Usando máscara, ele sancionou três projetos que facilitam a compra de imunizantes. Um deles autoriza União, estados e municípios a assumirem responsabilidades por eventuais efeitos colaterais das vacinas. O texto também dá aval, com restrições, a compra de imunizantes pelo setor privado.

Na prática, a proposta viabiliza a entrada no mercado brasileiro das vacinas da Pfizer e pressiona a Agência Nacional de Vigilância Sanitária (Anvisa) a aprovar produtos de outros laboratórios, como a Janssen e a Sputnik V.

Bolsonaro sancionou ainda uma medida provisória que estabelece um prazo de sete dias úteis para a Anvisa analisar pedidos de registro emergencial de imunizantes.

O presidente afirmou que “o Brasil está fazendo a sua parte e o governo tem mostrado o seu trabalho”. Em seguida, defendeu a vacinação e lembrou que a sua mãe, Olinda, recebeu as duas doses do imunizante:

— Já foram entregues vacinas para 100% dos idosos acima dos 85 anos, entre eles a minha mãe, com 93 anos de idade. Até o final do ano, teremos mais de 400 milhões de doses disponíveis aos brasileiros.

Ele não citou que Olinda foi vacinada com a CoronaVac, a qual ele já criticou e se referiu no passado como “vacina chinesa do João Doria”.

Em fevereiro, durante transmissão nas redes sociais, Bolsonaro disse que sua mãe havia recebido a primeira dose da vacina AstraZeneca/Oxford, principal aposta do Plano Nacional de Imunização. A CoronaVac, por sua vez, veio ao país com o apoio do governo paulista de João Doria (PSDB), seu adversário político.

Em outubro do ano passado, Bolsonaro disse que o governo não obrigaria os brasileiros a tomarem a vacina contra o novo coronavírus:

—O meu ministro da Saúde já disse que não será obrigatória essa vacina e ponto final.

Em outra mudança de atitude, Bolsonaro evitou na solenidade de ontem as críticas que costuma fazer ao lockdown e chegou a afirmar que a medida foi adotada no ano passado para dar tempo de preparar os hospitais para atender a população.

— Fomos e somos incansáveis desde o primeiro momento na luta contra a pandemia. Desde o início, do resgate de brasileiros que estavam em Wuhan, fomos um exemplo para o mundo. Várias medidas tomamos em 2020. A política de lockdown adotada no passado, o isolamento, o confinamento, visava tão somente a dar tempo para que os hospitais fossem aparelhados com leitos de UTI e respiradores.

Em outra frente, o senador Flávio Bolsonaro (Republicanos) fez um pedido aos seus seguidores em uma lista de transmissão do aplicativo de mensagens Telegram: viralizar uma foto de Bolsonaro com o texto “nossa arma é a vacina”.

Na mesma linha, o vereador do Rio Carlos Bolsonaro (Republicanos) divulgou um vídeo com trechos de falas de Bolsonaro para negar que o presidente já tenha sido contra a vacinação. Segundo ele, o pai “nunca foi contra vacina como dizem os canalhas”.

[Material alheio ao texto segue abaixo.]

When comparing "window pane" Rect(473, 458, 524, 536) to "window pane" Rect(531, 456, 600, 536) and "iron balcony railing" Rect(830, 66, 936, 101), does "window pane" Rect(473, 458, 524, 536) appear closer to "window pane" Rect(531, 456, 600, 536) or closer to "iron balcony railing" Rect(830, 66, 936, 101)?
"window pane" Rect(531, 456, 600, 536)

Pouco depois do evento no Planalto, Bolsonaro respondeu ao ex-presidente Lula com ataques aos governadores do PT e ao lockdown:

—Não faltou recurso. O governo federal fez a sua parte até demais. Então, não justifica essa crítica do ex-presidente Lula, que agora inicia uma campanha. E como não tem nada para mostrar de bom, a campanha é baseada em criticar, mentir e desinformar. Nada mais além disso — afirmou o presidente, em frente ao Palácio da Alvorada.